Attributes of a good question paper
Sometimes, question papers are under debate for their levels of toughness and lengthy content. The works of question paper setting and evaluation become more important, particularly when students come from different educational backgrounds and boards.
Looking at it objectively
Tests are conducted to asses students’ knowledge in a subject, grading them, to give admission to higher education, placements, scholarships etc. Hence, a question paper must be set in a way that can measure the change in the level of students’ knowledge in a particular subject.
Therefore, a good amount of care and caution is necessary for setting question papers. The types of question papers differ with the objective of the examination.
For example, in competitive examinations, the question paper is set with the objective of screening the candidates and choosing the right ones for a particular course or job.
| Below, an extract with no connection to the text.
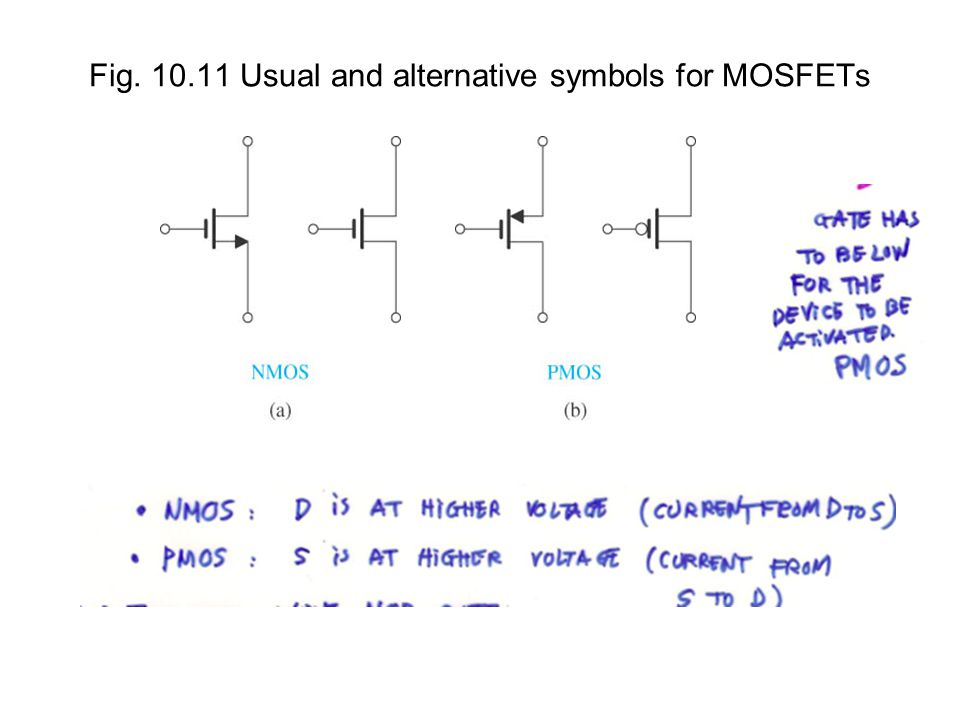 Fig. 10.11 Usual and alternative symbols for MOSFETs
But in an university examination, the objective is to assess the knowledge acquired by the students during the course.
It may sound hard to believe, but every question paper does have certain common objectives, no matter what their purposes are. Keeping this in mind, here are some perspectives that every teacher should look at while setting a paper for examinations:
* Objective and scope of the examination
* Design of the paper and the relative weightage of the concepts
* Selection of questions
* Analysis of questions
* Evaluation aspects and the criteria for moderation
Most paper setters and evaluators prefer difficult questions and strict evaluation to make the process more stringent. The idea is also to identify intelligent candidates and curb copying, but what they fail to realise is that such difficult aspects might have a negative effect on students.
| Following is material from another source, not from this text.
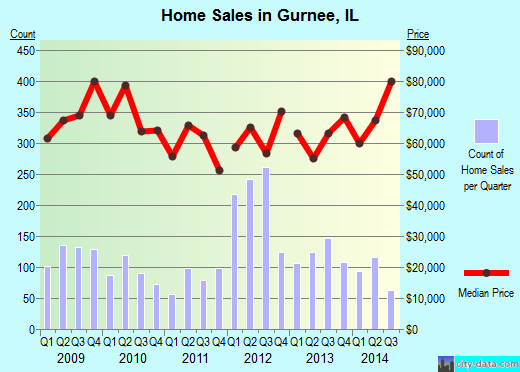 Gurnee, IL index of house prices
There have been instances when due to public outcry, the governing bodies of these examinations have created committees to suggest means and modes for providing relief to affected students. Thus, it is better to take pre-examination precautions in order to avoid post-examination chaos.
One of the major things one could do to improve the situation is to select paper setters and evaluators who have unquestionable integrity, a vast educational experience in the respective subjects and are genuinely, moderately authoritarian and think rationally.
Teachers, while setting question papers, should be careful about many important issues and not simply pick and choose some questions from the matters taught in the syllabus prescribed for the course.
Papers should be drawn from two to three paper setters and then a committee constituting educationists with the aforementioned qualities should decide on the final form of the question paper.
Guidelines for paper setters and line-wise evaluation criteria should be provided to evaluators with centralised paper checking with one question or part of it per evaluator. The question paper setter and evaluator should fulfill their assignment with great honesty, dedication, integrity and seriousness.
Before setting a question paper, every paper setter should put himself or herself in the shoes of the examinee and then frame the type, level and duration of the questions.
The toughness level of question paper should be such that 50% of it can be attempted by even an average student, 20% by good students and the rest 30% by intelligent students. Further, strict rules should be framed for evaluation of question papers at every level and there should be counter checks for question paper setting and evaluation.
In any case, the question paper setters should not challenge the existence of the examinee; rather they should motivate and help the examinee to express himself so that students do not lose faith in examination or education system in general.
While we can sit and discuss this serious issue of question paper setting today, one must also remember that the population of our country is huge. When hundreds of thousands of kids are involved in education, it becomes quite difficult to generalise such concerns and implement suggested solutions. One rule doesn’t apply to everyone here, but there are certain common norms that can help teachers and evaluators:
* The students are tested at the end of a semester or academic year to find out
the outcome of their learning in the classroom. A good exam paper should be prepared to test them in all the areas of learning.
* The students are tested for their skills acquired in the classroom after the end of a semester or academic year. This test should be comprehensive and they should be tested in all the topics they learned during the semester or year.
* Teachers should take adequate care and caution in setting a question paper and it is acquired through practice and experience over the years through trial and error method.